Gulam Hüseyin’ in Tahire isimli aşkına, uzunca bir süre hiç karşılık almadan yazdığı mektuplar. Mektuplardan anladığımız kadarı ile, bir süre sonra karşılıklı yazışmalar da olmuş. Hiçbir şekilde kavuşamadıkları söyleniyor. Gulam Hüseyin korkunç bir aşk acısı ile kıvranmış yıllarca. İtiraf etmeliyim ki, belki daha çok çeviri bir eser olması nedeni ile, Ahmed Arif’in Leyla Erbil’e yazdıkları ile boy ölçüşemez.
Fırsatını bulduğum her an yazıyorum.
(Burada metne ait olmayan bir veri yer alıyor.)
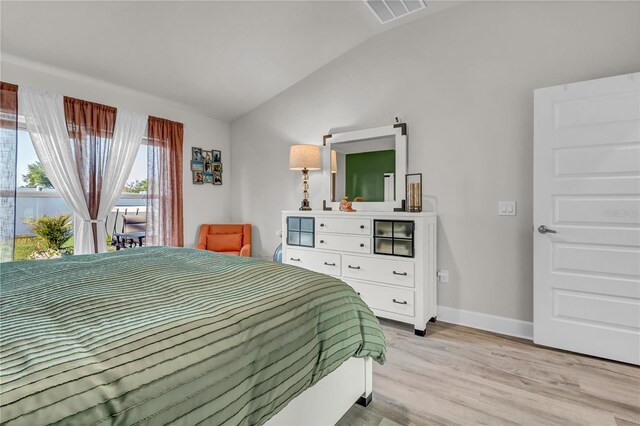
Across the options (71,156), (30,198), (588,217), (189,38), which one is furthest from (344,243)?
(30,198)

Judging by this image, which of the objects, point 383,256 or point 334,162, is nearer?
point 383,256

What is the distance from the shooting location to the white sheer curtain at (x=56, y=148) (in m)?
2.89

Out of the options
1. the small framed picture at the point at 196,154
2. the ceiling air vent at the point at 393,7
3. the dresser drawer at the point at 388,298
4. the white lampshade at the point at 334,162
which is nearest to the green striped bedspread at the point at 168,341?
the dresser drawer at the point at 388,298

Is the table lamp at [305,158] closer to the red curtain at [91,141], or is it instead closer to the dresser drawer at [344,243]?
the dresser drawer at [344,243]

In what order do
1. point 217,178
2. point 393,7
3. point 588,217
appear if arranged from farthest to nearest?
point 217,178
point 393,7
point 588,217

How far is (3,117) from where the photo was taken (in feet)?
9.02

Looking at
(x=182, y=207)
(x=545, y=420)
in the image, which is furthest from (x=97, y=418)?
(x=182, y=207)

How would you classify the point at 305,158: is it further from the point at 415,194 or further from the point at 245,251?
the point at 245,251

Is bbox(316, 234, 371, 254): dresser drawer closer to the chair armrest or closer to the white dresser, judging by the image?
the white dresser

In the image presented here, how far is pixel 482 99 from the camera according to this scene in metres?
2.76

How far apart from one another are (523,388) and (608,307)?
93cm

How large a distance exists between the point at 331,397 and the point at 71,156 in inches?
132

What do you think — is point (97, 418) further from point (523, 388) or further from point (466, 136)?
point (466, 136)

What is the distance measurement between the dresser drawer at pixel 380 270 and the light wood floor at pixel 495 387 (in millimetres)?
496
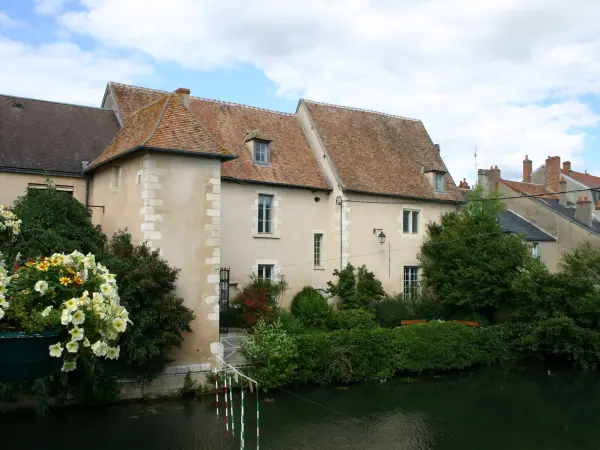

Yazmak ne kadar hoş ve tatlı. Rahatlıyorum ve hafifliyorum. Yalnızlığın şiddetinde beni sadece yazmak rahatlatıyor.
Bu sana yazdığım üçüncü mektubum. Yaşadığım sürece de yazacağım. Eğer gücüm yeterse kabrimde de rahat durmaz mektup yazarım. Eğer elimden gelirse, cansız ve karıncaların yediği iskeletim ölümsüz aşkım için göz yaşı dökecek.